ところが、1月1日以降に脱退を申し出た場合は、その年の末(次の12月末)にならないと受理されないため、出資金が返ってくるのはさらに翌年の4月です。つまり、1月2日にやめの手続きをした場合、返金はおよそ1年3ヶ月後になることも珍しくありません。厳しいところですね。


法定脱退とは、引っ越しで生協のサービスエリア外に転出した場合や、組合員本人が亡くなった場合など、法律で定められた理由による脱退です。この場合はルールが異なり、書類受理後おおむね2週間〜1ヶ月程度で返還されます。急いでお金が必要な局面でも対応してもらえます。


つまり、「何月に手続きするか」が出資金の返還時期に直結するということです。急ぎで退会を考えている場合は、まず自分の脱退が「自由脱退」か「法定脱退」かを確認するのが先決です。


脱退の種類 手続き期限 返還時期
自由脱退(自己都合) 12月31日まで 翌年4月頃
自由脱退(1月以降申請) 翌年12月末受理 翌々年4月頃
法定脱退(引越し・死亡等) 随時受付 書類受理後2週間〜1ヶ月


参考:おうちコープ 退会・出資金返還手続きガイド
https://takuhai-kurashi.com/ouchi-coop-withdrawal/


生協出資金は時効2年で消滅する|返還されない最悪ケースと対処法

「脱退したあと、出資金の返還請求をうっかり忘れたままでいい?」と思っている方は要注意です。結論、忘れると返ってきません。

[提供資料]:
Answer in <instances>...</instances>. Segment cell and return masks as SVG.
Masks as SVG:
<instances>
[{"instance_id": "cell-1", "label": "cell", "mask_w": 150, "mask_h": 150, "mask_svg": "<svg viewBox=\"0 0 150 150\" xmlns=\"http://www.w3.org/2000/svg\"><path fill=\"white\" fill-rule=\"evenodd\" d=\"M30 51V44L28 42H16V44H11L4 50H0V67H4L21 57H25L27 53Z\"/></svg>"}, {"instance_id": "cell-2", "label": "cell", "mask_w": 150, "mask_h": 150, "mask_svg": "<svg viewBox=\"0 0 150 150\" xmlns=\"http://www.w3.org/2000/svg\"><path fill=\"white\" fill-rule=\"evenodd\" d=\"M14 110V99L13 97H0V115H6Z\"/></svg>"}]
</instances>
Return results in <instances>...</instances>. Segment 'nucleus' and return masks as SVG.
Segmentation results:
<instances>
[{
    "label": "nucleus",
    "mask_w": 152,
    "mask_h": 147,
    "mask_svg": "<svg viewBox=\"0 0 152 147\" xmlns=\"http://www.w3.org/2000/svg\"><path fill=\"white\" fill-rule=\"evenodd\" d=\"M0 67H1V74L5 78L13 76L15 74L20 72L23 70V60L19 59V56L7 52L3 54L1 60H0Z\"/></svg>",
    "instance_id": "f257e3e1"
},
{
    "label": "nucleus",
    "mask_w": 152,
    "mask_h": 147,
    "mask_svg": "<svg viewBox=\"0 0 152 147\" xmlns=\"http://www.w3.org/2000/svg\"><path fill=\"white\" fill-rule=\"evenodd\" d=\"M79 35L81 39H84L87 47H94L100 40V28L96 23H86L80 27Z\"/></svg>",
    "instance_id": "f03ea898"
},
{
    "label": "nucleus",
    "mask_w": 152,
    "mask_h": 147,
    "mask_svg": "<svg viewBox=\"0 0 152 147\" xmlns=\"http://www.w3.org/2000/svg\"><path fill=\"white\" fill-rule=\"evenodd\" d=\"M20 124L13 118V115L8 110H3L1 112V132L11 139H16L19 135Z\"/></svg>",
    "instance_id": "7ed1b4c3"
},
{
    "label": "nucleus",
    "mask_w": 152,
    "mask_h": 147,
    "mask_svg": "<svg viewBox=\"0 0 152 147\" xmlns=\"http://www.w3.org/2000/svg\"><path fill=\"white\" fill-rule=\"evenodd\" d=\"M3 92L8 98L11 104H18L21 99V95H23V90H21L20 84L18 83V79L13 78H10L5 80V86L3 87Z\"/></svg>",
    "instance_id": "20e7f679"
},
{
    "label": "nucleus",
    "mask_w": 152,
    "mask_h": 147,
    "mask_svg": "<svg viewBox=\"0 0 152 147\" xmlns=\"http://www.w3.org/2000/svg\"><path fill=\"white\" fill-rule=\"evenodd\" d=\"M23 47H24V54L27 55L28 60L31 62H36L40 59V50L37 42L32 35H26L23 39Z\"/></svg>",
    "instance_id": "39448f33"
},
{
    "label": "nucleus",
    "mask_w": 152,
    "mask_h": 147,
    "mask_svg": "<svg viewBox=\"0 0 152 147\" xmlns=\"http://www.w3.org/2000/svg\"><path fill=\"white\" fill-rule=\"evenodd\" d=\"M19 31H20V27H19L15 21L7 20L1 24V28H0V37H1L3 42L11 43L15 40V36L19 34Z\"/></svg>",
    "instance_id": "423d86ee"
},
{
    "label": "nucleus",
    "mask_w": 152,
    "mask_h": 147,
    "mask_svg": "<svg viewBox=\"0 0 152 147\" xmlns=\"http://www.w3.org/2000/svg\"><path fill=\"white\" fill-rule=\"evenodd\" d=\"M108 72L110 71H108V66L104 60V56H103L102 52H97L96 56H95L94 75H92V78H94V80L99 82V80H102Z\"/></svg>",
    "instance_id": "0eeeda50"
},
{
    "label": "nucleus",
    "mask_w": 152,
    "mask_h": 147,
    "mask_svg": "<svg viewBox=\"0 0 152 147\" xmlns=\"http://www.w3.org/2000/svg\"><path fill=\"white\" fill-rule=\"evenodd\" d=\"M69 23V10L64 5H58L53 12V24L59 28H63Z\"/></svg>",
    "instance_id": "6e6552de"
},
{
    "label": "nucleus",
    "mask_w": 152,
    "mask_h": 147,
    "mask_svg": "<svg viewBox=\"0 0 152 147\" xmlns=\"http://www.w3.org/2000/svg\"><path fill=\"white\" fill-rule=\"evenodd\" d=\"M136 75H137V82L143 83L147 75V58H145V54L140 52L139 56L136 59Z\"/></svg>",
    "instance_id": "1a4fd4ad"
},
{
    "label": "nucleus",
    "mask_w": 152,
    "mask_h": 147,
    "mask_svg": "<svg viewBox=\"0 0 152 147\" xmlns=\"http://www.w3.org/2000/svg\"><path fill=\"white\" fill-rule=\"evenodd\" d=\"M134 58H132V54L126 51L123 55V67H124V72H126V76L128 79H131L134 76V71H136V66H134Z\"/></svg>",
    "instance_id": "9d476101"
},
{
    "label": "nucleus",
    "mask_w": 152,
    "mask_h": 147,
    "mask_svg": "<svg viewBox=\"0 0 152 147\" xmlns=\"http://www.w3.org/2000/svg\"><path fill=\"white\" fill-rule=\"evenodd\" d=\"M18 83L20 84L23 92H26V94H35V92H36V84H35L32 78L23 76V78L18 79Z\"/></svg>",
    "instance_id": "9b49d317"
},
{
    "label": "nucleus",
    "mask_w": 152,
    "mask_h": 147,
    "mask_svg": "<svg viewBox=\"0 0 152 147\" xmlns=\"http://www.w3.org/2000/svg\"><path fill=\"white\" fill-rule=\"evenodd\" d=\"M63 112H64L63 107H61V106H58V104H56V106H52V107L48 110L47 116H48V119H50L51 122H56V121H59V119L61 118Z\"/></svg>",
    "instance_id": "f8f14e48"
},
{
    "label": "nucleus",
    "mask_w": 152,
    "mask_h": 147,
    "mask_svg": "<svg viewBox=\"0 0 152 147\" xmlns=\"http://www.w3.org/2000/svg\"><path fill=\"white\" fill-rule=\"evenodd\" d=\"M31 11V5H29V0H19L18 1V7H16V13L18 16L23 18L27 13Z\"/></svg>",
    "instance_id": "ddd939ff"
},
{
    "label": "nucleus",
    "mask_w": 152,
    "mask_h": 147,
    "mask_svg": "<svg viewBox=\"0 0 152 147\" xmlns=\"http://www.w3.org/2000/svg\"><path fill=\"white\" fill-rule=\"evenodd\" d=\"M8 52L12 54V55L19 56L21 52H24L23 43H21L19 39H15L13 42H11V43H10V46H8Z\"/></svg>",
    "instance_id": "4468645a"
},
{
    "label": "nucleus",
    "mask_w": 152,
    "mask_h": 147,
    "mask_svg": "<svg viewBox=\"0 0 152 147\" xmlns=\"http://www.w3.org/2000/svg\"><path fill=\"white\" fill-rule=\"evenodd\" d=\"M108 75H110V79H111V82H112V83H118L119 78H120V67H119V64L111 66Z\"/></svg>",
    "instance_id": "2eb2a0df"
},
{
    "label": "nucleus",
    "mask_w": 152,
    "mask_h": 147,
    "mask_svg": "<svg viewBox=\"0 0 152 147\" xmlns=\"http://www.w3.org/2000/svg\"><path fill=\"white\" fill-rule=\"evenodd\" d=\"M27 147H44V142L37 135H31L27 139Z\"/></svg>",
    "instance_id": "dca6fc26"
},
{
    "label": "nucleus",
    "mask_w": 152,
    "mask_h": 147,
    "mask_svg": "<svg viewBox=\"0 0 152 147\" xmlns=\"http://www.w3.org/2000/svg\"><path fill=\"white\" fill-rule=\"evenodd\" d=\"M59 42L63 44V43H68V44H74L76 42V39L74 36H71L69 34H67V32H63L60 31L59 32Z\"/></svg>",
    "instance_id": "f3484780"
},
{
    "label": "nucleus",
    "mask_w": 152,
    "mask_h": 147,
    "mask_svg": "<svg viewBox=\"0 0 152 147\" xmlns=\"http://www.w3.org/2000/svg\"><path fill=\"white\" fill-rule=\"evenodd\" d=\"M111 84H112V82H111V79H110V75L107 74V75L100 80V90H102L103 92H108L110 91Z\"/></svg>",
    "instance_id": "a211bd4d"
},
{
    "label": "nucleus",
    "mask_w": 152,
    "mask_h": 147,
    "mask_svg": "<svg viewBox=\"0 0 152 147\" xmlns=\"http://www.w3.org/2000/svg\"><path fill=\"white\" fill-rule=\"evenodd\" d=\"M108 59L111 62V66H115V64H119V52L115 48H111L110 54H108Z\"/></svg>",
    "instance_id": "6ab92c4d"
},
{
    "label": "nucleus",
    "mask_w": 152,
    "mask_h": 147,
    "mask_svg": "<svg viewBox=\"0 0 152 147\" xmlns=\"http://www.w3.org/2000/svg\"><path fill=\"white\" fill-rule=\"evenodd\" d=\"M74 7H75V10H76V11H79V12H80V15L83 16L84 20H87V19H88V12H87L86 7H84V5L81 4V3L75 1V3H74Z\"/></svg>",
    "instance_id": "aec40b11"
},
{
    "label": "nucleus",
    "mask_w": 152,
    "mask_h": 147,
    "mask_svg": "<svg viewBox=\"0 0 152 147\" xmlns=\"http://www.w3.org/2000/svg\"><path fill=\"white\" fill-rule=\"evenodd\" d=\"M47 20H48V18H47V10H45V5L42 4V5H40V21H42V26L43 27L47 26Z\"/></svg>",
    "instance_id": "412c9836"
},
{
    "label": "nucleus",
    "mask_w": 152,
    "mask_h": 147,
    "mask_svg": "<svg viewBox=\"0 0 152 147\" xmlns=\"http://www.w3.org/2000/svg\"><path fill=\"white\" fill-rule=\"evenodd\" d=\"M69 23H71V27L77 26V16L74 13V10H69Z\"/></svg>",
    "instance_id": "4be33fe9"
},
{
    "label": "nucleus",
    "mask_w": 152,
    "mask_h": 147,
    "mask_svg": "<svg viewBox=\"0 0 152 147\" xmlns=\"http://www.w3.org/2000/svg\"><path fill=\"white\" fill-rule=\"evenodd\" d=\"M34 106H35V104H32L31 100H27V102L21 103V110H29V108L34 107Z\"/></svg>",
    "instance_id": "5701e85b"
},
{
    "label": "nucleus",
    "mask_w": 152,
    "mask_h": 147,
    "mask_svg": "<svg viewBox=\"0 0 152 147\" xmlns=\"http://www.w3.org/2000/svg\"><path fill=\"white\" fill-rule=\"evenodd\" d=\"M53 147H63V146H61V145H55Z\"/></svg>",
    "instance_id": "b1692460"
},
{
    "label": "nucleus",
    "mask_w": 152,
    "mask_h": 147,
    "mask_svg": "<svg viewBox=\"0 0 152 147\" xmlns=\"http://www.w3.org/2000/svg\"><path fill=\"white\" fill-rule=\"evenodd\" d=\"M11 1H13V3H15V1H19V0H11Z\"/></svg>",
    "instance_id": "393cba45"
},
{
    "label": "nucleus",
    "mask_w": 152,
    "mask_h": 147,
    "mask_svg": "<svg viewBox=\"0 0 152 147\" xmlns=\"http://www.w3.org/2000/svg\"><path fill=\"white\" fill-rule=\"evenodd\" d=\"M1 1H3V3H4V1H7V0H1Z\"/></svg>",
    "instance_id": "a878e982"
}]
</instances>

[作業項目 A]:
本文抜粋の表で「脱退の種類」の列に並ぶ区分を、すべて挙げよ。
[作業項目 B]:
本文抜粋のうち、「ところが、1月1日以降に脱退」から「か「法定脱退」かを確認するのが先決です。」までを含めた部分を、一字一句違えずに書き写せ。
[作業項目 C]:
次の各文が本文抜粋の内容と一致するかを、はい・いいえで答えよ。判断の根拠となる本文の語句もそのまま引用すること。
(i) 法定脱退の場合、出資金は書類受理後おおむね2週間〜1ヶ月程度で返還される。
(ii) 1月2日に脱退の手続きをすれば、返金は半年以内に受けられる。
(iii) 脱退後に出資金の返還請求を忘れても、出資金は返ってくる。

[解答欄 A]:
自由脱退(自己都合)
自由脱退(1月以降申請)
法定脱退(引越し・死亡等)

[解答欄 B]:
ところが、1月1日以降に脱退を申し出た場合は、その年の末(次の12月末)にならないと受理されないため、出資金が返ってくるのはさらに翌年の4月です。つまり、1月2日にやめの手続きをした場合、返金はおよそ1年3ヶ月後になることも珍しくありません。厳しいところですね。


法定脱退とは、引っ越しで生協のサービスエリア外に転出した場合や、組合員本人が亡くなった場合など、法律で定められた理由による脱退です。この場合はルールが異なり、書類受理後おおむね2週間〜1ヶ月程度で返還されます。急いでお金が必要な局面でも対応してもらえます。


つまり、「何月に手続きするか」が出資金の返還時期に直結するということです。急ぎで退会を考えている場合は、まず自分の脱退が「自由脱退」か「法定脱退」かを確認するのが先決です。

[解答欄 C]:
(i) はい:「書類受理後おおむね2週間〜1ヶ月程度で返還されます」
(ii) いいえ:「1月2日にやめの手続きをした場合、返金はおよそ1年3ヶ月後になることも珍しくありません」
(iii) いいえ:「結論、忘れると返ってきません。」